Patients who receive intravitreal ranibizumab (Lucentis, Genentech) for treatment of diabetic macular edema over a 3-year period achieved rapid improvements in vision and edema.


Patients who receive intravitreal ranibizumab (Lucentis, Genentech) for treatment of diabetic macular edema over a 3-year period achieved rapid improvements in vision and edema.


By Cheryl Guttman Krader; Reviewed by Leonard Feiner, MD, PhD

Teaneck, NJ-Monthly injections of intravitreal ranibizumab (Lucentis, Genentech) for diabetic macular edema (DME) result in functional and anatomic improvements that are maintained for at least 3 years and without the emergence of new safety signals, recent research has found.
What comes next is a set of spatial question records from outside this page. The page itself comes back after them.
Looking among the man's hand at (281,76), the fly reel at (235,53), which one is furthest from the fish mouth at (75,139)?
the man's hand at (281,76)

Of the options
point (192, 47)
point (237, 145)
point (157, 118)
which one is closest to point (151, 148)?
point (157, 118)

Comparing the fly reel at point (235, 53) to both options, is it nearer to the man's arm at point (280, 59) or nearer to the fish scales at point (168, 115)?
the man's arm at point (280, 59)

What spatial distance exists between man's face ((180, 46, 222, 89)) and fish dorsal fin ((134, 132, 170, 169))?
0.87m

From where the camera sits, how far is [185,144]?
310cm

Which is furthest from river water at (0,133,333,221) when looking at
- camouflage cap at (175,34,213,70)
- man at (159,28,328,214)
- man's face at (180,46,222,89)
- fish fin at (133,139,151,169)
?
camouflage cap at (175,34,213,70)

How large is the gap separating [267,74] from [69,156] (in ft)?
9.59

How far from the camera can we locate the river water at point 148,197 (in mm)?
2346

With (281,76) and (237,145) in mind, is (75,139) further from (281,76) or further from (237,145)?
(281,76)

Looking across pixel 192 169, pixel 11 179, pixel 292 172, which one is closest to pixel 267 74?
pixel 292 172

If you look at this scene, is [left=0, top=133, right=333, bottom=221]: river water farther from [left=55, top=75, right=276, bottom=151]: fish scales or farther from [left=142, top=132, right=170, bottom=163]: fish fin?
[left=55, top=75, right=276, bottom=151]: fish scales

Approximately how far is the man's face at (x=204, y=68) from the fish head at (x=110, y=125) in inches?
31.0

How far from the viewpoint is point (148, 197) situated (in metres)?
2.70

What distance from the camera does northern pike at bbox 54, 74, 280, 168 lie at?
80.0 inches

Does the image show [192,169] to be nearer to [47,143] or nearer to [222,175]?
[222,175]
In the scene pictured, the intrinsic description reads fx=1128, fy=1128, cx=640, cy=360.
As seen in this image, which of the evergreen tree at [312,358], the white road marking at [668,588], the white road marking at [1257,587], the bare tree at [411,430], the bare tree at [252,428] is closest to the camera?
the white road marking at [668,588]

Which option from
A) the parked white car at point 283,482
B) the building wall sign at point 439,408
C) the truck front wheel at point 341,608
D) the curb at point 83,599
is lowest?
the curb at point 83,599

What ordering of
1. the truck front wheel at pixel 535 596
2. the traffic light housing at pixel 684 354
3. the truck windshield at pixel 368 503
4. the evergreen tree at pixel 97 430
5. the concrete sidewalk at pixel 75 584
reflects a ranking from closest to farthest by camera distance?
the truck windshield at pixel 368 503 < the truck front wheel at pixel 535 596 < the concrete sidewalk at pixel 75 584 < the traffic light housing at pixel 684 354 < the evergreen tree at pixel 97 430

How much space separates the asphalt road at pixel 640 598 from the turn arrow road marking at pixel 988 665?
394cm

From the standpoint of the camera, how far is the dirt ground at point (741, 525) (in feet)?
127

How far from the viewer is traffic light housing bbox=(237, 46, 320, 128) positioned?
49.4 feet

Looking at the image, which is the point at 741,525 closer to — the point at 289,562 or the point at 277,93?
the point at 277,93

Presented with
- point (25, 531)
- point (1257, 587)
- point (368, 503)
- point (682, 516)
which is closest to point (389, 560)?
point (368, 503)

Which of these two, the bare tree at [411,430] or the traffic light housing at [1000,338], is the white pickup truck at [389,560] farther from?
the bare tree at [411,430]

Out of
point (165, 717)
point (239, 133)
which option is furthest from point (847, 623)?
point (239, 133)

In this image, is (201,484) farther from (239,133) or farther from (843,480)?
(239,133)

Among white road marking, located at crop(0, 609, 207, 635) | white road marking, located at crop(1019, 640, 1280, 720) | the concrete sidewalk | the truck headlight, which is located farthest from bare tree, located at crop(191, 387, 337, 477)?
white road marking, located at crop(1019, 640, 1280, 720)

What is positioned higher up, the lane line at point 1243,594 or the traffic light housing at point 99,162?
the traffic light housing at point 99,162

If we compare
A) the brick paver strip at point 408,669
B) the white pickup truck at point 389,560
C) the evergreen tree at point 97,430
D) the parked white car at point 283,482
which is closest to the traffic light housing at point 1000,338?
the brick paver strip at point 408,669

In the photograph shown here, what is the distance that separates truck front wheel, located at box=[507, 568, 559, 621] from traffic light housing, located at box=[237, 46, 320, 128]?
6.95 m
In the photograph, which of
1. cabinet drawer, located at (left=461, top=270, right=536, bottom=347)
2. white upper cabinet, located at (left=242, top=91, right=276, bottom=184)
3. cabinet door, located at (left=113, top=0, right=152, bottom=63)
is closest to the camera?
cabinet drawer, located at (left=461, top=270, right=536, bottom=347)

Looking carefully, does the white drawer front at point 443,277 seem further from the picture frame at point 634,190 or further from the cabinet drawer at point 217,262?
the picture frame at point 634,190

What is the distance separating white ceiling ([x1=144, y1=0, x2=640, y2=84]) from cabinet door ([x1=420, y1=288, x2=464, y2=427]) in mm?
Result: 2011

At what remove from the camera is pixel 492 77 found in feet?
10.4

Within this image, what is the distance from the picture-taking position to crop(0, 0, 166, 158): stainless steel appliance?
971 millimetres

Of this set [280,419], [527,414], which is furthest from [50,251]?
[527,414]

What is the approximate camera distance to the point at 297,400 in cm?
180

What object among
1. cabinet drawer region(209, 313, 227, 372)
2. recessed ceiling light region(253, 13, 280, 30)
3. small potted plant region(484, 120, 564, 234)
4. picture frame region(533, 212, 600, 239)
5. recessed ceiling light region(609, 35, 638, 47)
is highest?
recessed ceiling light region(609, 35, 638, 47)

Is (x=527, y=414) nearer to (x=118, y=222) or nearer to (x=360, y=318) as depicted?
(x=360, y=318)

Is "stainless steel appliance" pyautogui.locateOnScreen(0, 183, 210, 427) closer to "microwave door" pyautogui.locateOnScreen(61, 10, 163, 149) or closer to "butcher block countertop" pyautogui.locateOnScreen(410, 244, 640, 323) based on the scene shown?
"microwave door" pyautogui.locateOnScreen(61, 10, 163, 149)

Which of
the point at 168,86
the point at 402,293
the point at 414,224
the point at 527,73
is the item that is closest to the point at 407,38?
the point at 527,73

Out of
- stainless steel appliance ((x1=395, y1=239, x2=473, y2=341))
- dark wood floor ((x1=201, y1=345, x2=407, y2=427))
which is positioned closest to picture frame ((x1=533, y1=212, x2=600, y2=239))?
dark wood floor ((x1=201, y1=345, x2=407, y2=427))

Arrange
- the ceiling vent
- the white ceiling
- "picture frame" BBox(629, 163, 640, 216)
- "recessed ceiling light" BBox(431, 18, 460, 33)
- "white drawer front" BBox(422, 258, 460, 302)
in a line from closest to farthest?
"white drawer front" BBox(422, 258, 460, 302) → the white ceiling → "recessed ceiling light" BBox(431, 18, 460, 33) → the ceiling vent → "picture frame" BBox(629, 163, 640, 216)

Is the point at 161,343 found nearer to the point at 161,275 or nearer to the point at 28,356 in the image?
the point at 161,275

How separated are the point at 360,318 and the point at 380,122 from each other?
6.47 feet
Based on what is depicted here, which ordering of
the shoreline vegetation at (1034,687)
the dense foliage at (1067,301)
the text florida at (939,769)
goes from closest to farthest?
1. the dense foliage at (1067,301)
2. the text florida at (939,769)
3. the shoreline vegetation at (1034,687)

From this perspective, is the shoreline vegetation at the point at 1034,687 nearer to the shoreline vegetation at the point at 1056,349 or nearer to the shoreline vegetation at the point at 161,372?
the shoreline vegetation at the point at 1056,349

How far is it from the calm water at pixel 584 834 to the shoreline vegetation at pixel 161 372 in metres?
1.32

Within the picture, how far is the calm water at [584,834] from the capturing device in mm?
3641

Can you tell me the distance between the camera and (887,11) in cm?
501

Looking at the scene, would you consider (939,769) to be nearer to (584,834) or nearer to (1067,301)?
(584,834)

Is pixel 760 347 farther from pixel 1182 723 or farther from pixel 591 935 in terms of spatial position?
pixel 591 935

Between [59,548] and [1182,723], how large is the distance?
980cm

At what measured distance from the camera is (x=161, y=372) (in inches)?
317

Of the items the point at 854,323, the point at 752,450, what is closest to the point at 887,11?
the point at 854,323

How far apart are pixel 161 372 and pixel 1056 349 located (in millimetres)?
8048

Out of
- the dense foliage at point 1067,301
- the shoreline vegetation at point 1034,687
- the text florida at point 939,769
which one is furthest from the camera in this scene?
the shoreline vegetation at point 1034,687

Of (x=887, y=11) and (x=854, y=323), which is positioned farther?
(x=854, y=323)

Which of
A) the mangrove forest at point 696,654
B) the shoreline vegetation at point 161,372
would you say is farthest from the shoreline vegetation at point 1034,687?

Findings from 36 months of follow-up in the phase III RISE and RIDE trials also indicated a physiologic benefit of the anti-vascular endothelial growth factor (VEGF) treatment, said Leonard Feiner, MD, PhD, who is in private practice, Retina Associates of New Jersey, Teaneck, NJ.

The trials showed reduction in area of leakage on fluorescein angiography, which continued to increase over time.

Earlier treatment initiation may result in better outcomes as well.

“Laser photocoagulation is beneficial for the treatment of DME and reduces the risk of vision loss by about 50%,” Dr. Feiner said. “However, few patients experience visual benefit.

“As in age-related macular degeneration and retinal vein occlusion, ranibizumab redefines the standard of care for patients with DME,” he said.

About the trials

RISE and RIDE enrolled about 750 patients with best-corrected visual acuity (BCVA) of 20/40 to 20/320 and optical coherence tomography central subfield thickness ≥275 µm.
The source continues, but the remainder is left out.